Surely the senior Civil Servant who was geting (pulling down ??) salaries for three different jobs should be congratulated. he / she has shown how little these people have to do. Clearly a substantial redundancy programme is long overdue.
‘They’ will be scrambling to show how poorly he performed but I’d bet he was probably just as productive as his peers in all three jobs. He’ll be pilloried for drawing attention to the fact that he could actually ‘do’ three times more work than the others.
I know a former local government pensions clerk who was told very unofficially by his boss to slow down and do less as he was showing up his colleagues. He’s now self employed and his business is doing well.
I have heard of that in the public sector as well.
I was at school with both Peter and Christopher. Whilst Peter berates the schooling we had at The Leys, it was that very schooling which gave him – and I, and many others – the knowledge of such wonderful poems as that, which moves me to this day, and the muscular hymns we sang in our Methodist Chapel, many of which I too still recall to this day, was thanks to the schooling we received.
I for one feel a great sense of gratitude for such an education.
Thanks for that. Great clip.
Did Peter H “berate” The Leys? I don’t remember that but I am sure you know better than I.
“‘Sneaky’ Green-led council installs LTNs at 3am under police protection”
So what are the good people of Bristol going to do about it?
If they can’t vote the Green loons out then they’re clearly in a minority. They have few choices:
1) Vote in a less loony council – get the decision reversed.
2) Suck it up and deal with it. Live the way the Green loons demand.
3) Move somewhere governed by a less loony council.
4) Rebel and risk incurring fines or other punishments perhaps with the hope the fines will be quashed in the future.
“Rangers fans unfurl ‘keep woke foreign ideologies out’ banner”
May God bless those Rangers fans!

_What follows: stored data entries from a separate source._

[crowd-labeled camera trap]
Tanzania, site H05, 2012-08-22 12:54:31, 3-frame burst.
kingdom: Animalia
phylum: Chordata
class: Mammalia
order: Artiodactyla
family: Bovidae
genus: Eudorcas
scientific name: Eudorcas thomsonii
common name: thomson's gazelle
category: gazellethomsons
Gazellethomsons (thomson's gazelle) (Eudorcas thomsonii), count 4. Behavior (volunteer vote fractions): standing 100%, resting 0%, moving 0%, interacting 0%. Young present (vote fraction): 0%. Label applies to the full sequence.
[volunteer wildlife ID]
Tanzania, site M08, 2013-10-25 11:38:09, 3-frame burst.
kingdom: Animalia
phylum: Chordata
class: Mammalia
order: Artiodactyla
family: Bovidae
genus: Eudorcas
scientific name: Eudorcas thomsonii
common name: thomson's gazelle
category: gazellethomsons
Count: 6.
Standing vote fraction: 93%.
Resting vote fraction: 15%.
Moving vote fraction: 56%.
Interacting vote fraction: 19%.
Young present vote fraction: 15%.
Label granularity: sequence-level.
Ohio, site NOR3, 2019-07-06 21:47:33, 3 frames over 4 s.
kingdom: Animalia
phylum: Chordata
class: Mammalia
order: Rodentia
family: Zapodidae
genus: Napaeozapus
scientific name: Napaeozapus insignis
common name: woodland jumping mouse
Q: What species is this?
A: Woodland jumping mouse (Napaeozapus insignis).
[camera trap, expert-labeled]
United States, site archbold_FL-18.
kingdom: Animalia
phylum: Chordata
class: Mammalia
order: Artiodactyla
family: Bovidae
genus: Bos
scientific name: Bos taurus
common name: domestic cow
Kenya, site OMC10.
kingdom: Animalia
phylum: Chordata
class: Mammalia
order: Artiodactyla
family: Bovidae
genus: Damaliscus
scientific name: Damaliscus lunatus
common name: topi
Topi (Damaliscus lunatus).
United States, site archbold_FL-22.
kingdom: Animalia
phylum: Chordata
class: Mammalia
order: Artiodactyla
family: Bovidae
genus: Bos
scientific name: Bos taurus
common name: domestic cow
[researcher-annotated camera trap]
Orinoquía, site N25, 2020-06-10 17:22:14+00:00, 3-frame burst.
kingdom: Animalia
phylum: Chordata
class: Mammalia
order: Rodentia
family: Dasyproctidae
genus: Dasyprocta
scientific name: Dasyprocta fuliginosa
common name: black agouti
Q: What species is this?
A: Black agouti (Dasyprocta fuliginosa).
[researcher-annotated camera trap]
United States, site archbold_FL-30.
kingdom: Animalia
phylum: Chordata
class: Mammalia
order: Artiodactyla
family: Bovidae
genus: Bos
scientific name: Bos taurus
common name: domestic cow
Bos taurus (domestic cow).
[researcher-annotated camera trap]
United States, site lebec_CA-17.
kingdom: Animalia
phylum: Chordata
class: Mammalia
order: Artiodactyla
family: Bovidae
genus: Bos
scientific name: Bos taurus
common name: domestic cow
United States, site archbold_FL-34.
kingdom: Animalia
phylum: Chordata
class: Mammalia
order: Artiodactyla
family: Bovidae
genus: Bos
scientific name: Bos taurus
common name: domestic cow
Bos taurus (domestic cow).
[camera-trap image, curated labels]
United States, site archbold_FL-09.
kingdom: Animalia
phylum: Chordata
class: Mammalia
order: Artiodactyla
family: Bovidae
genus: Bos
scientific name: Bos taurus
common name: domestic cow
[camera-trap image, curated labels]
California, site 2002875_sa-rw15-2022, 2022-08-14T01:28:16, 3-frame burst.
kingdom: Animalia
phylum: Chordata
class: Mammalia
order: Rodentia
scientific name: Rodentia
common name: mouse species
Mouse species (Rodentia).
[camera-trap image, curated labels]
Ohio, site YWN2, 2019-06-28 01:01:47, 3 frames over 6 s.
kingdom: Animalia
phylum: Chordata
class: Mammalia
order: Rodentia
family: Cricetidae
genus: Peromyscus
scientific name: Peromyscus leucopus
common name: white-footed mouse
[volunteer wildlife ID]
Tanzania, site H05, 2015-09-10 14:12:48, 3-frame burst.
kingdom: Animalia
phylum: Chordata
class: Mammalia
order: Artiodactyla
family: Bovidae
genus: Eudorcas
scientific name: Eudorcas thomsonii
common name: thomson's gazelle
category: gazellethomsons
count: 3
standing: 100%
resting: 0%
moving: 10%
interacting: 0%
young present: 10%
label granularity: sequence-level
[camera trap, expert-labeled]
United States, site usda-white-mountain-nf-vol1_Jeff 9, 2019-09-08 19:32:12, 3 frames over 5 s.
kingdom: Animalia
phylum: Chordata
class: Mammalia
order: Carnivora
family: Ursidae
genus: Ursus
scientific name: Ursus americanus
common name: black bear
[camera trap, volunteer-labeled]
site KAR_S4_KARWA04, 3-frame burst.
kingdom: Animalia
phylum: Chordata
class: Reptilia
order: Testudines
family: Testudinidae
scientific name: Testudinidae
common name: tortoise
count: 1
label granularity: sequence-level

I didn’t realise that Rangers fans are Protestants, and Celtic fans are Catholics, and their bitter rivalry is entirely religious in origin.
In creepy contrast to the Rangers’ banner,
“Rangers’ bitter rivals Celtic avoided sanction for singing “Lizzie’s in a box” and “If you hate the Royal family, clap your hands” in front of the Prince of Wales last month at Villa Park in the Champions League.”
Pictured: Rangers fans unfurl ‘keep woke foreign ideologies out’ banner – Yahoo Sports
I trust those Rangers fans will vote against the SNP woke foreign ideologies at their next opportunity.
Why Celtic avoided sanctions is beyond me – but I don’t watch or follow football and its politics.
Many years ago I used to work for a chap from Ayrshire. He found out I was a Roman Catholic – or left-footer as he termed it – and told me that his father would be horrified at the idea of him working with a Catholic. On those rare (not!) occasions we got drunk together he’d refer to me as a Feinian bastard (No, I’m not Irish) – despite me being more in favour of the Union than him. He was a good bloke but was so thin and wiry he got drunk too easily.